My coworker had been told of a tree farm (not surprising, considering that Oregon is the nation's biggest exporter of trees to other states) far in the country, up in the foothills of the Cascades. We decided to make a day of an outing to this farm. We headed east out of Springfield, up highway 126, the McKenzie Highway, up the course of the McKenzie River, toward the hills. Along the way, we passed several other tree farms, including the quaint Holly Farms and another place with a vaguely French-sounding nami that I can't recall, but we passed them by, intent upon finding The Farm. We had been told it was somewhere 15-20 miles upstream in the area of the Leaburg Dam, or maybe Goodpasture Covered Bridge, so we took detours at both those places, with no luck finding The Farm. We drove 2 miles back downstream to Leaburg itself, and asked for directions in a woodcarving shop, where we were directed back upstream, perhaps the 15 miles or so to McKenzie Bridge. We stopped at a restaurant at Finn Rock, just this side of McKenzie Bridge, where a helpful waiter finally had accurate directions. He directed us to drive back down to Leaburg Dam, and then instead of going straight, to turn right at the fish hatchery, drive through it's parking area, to a road at the back of the hatchery. This road was gated, but the gate was open, so we passed on through. This took us onto a rutted dirt road, muddy from the Oregon winter, which climber steeply into the hills. We followed it for several miles, hemmed in by the woods, until we came into an open clearing, full of newly planted young trees. Surely, this is the farm. There was a side road with a building down it, so we turned and followed. As we approached the building, we began to question its status. It was, to be generous, a residence -- straight out of the new movie "Twister Vs. Deliverance". A single wide mobile home sat there, it's lean-to garage covering several vehicles in various states of (dis)repair) A Jolly Rogers flack was being used as drapery. Outside, several old couches and carseats surrounded a 55-gallon drum that had been converted into a fire pit, and there was evidence on all of the objects there that indicated A)The resident(s) practice the use of their firearms and B) That practice was not helping much. Suffice it to say, we were amazed at how fast a Kia Sportage can go in reverse.

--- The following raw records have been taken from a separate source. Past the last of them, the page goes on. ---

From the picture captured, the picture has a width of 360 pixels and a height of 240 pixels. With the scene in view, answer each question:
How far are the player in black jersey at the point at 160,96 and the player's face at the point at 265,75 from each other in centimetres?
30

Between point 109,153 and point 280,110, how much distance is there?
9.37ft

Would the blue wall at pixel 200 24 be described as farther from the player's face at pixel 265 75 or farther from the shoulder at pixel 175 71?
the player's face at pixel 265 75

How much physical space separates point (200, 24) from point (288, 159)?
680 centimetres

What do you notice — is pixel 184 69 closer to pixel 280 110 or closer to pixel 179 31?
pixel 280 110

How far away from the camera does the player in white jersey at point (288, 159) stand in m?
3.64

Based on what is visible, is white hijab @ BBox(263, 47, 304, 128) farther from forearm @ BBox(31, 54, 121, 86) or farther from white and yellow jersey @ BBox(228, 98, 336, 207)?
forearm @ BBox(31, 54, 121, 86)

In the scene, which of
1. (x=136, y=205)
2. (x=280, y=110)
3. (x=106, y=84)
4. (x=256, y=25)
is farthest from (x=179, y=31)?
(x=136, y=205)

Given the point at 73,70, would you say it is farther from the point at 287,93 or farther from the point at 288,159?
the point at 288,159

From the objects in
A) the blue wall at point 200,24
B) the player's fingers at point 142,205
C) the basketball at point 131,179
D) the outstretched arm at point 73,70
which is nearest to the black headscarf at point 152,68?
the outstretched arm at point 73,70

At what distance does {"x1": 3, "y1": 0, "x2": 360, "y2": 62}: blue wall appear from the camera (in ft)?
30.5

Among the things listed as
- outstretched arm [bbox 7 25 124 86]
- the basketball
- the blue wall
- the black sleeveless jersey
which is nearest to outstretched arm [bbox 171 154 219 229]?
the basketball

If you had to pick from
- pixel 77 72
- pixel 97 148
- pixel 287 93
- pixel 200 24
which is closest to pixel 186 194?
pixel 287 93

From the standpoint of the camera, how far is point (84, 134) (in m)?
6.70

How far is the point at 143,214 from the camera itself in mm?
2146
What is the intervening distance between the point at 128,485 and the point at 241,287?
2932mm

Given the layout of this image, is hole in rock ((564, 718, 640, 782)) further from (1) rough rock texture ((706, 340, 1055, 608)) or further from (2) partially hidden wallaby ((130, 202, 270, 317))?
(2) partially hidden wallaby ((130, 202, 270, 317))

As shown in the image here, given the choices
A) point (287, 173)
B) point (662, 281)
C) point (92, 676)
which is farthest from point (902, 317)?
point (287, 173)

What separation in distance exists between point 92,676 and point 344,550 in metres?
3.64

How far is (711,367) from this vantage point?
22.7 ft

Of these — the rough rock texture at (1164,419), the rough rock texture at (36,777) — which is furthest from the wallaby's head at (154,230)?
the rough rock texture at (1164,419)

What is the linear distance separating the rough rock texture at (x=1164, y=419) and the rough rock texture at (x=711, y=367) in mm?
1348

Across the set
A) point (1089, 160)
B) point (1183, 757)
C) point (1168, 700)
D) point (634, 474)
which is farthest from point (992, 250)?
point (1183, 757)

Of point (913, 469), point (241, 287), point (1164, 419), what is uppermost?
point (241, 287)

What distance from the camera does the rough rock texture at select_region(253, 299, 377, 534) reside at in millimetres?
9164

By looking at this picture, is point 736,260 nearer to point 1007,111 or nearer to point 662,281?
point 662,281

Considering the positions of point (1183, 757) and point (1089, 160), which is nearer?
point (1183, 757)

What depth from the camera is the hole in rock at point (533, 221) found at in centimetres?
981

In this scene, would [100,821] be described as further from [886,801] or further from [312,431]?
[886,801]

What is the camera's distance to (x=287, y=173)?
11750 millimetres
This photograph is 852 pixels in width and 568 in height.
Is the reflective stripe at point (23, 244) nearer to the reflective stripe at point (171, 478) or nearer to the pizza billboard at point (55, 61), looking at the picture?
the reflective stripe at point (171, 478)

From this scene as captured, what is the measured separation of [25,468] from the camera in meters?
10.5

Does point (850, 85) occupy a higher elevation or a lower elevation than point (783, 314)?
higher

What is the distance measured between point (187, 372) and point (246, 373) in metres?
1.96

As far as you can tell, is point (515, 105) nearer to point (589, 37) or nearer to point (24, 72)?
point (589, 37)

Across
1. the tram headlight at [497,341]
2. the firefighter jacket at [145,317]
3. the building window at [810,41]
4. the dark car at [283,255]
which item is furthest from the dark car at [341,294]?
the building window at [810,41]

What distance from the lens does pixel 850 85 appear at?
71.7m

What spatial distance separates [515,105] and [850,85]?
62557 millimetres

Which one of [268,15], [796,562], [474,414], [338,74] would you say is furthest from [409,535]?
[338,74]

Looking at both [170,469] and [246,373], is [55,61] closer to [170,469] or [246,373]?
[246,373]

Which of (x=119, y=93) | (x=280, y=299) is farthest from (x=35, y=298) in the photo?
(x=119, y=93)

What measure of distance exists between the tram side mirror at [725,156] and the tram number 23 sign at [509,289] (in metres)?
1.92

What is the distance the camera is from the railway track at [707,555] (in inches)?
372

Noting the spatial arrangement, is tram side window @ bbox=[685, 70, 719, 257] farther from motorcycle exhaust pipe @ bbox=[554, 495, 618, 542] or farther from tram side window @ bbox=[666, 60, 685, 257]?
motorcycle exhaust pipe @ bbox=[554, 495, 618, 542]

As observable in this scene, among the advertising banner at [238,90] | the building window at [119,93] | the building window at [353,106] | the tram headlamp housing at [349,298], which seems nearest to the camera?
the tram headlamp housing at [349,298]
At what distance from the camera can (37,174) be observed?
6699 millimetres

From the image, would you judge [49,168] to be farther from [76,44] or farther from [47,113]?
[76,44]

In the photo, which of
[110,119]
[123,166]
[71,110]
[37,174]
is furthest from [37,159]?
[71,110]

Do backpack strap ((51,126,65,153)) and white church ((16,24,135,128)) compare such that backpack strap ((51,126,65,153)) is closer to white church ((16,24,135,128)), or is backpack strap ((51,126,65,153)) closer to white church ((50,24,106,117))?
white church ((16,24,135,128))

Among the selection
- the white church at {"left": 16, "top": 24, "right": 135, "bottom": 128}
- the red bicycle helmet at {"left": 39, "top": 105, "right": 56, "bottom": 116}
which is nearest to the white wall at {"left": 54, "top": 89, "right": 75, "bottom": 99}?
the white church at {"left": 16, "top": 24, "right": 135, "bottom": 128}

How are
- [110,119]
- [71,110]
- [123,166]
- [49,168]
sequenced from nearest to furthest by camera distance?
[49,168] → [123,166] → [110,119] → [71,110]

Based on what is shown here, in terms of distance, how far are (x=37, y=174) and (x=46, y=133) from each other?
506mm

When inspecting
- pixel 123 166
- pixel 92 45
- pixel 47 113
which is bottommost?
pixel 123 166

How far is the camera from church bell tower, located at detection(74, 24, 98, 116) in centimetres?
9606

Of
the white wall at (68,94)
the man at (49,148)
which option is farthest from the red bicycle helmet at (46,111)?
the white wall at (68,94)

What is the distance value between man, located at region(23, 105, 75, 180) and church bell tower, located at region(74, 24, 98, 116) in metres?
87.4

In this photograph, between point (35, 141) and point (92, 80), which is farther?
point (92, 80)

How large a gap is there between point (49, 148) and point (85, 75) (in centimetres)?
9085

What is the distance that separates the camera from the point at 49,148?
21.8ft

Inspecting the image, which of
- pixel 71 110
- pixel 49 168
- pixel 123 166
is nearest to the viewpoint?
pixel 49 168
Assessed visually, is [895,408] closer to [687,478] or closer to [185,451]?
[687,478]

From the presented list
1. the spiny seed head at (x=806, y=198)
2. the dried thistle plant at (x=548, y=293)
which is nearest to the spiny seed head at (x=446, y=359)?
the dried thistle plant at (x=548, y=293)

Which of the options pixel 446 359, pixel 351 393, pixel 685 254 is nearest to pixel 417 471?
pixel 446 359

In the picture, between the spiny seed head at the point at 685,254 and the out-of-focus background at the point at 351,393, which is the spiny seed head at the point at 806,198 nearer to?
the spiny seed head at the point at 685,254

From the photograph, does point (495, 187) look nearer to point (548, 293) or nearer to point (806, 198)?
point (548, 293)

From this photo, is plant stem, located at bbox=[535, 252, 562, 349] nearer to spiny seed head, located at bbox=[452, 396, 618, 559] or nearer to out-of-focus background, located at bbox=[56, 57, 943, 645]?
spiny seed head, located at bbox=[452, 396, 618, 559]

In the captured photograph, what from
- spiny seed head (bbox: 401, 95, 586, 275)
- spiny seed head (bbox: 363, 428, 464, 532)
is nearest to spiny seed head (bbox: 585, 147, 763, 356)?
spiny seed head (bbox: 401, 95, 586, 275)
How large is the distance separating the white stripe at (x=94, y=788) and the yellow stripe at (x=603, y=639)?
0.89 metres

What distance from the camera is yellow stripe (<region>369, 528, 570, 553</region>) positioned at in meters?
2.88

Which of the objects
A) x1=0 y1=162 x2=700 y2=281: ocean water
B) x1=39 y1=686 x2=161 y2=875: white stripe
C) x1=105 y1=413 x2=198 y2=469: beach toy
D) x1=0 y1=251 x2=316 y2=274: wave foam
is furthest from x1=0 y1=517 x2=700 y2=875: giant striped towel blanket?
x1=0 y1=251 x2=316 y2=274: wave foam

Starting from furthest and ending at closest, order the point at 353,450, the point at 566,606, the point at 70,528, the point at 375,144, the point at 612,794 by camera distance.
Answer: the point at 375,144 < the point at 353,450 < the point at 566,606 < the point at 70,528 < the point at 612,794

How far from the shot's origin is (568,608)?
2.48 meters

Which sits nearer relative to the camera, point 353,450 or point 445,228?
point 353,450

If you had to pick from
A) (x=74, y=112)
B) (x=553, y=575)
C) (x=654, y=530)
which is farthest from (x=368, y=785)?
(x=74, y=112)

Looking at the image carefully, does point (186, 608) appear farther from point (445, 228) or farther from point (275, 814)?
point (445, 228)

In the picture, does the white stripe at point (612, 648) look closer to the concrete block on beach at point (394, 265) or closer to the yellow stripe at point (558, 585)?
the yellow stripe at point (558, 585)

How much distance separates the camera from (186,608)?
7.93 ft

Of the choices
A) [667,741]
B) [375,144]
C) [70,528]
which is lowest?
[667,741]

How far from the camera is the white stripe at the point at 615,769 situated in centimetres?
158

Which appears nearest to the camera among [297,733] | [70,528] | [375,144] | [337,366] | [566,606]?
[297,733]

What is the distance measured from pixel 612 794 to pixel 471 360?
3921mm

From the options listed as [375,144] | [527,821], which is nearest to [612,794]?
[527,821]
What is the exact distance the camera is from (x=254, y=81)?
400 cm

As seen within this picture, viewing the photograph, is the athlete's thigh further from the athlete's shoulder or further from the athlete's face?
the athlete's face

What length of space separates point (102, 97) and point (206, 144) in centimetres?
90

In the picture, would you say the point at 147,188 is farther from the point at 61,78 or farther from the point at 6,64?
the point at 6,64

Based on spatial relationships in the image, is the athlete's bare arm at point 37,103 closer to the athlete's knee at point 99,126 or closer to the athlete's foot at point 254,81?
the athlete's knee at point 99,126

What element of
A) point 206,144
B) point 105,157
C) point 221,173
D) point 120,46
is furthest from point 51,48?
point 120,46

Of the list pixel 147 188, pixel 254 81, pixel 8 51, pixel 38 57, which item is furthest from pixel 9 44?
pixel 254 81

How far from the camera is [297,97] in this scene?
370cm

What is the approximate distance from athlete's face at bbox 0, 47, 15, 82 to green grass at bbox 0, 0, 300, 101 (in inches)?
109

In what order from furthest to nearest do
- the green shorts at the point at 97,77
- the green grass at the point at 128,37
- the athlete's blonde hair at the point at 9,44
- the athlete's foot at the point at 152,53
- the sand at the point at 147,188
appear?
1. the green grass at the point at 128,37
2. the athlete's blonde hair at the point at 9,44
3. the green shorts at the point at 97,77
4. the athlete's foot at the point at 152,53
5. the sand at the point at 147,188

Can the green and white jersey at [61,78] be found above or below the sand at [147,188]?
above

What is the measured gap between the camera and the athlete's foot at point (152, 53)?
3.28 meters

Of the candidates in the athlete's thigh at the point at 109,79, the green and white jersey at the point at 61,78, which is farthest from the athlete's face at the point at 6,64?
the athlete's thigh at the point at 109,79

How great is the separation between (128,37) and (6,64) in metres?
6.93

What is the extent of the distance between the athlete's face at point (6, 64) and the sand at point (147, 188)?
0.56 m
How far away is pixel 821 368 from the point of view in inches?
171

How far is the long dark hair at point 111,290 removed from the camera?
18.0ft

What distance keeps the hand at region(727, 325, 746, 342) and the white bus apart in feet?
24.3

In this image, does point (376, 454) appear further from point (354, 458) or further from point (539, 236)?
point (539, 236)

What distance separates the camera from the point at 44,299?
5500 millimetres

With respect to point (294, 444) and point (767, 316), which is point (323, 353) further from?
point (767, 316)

we got back to the first dirt road and continued on our way. Several miles later, we came out of the woods once again, into the driveway of a very well-maintained and well-run farm. In one direction were numerous outbuildings, including what appeared to be apartments for the laborers. in the other was the main house. We pulled up to it, and I was elected (selected/forced -- you pick) to make inquiries. the front porch door opened, and out stepped a dog the size of a school bus, acting very protective of the woman who followed him. She calmed Cujo, and then addressed my quesations. Yes, this was the Christmas tree farm we sought. No, they don't sell to the public, they're a wholesale operation, but there is a place not far from here that does sell their trees. You can buy one there. The name of this business?

Holly Farms.

The irony was not lost on any of us.

So this year (last year the holidays were spent with family in Michigan), we drove up to Holly Farms. One of these days we'll find a place high enough up to cut our own wild farms, but for now, they're our substitute tradition. On the way up, while stopping for gas, I learned that the snow level was down to 2500 feet. So we drove to McKenzie Bridge, looked at the snow, came back down, and arrived at Holly Farms just in time to pick the right tree just before it got too dark. It's beautiful 7 1/2 foot Noble Fir, and our duplex now smells just like the Oregon woods when it rains. The smell of fir pitch is, to me, the smell I most closely associate with the color green, and also with Christmas.

It's beginning to look, smell, and feel a lot like Christmas.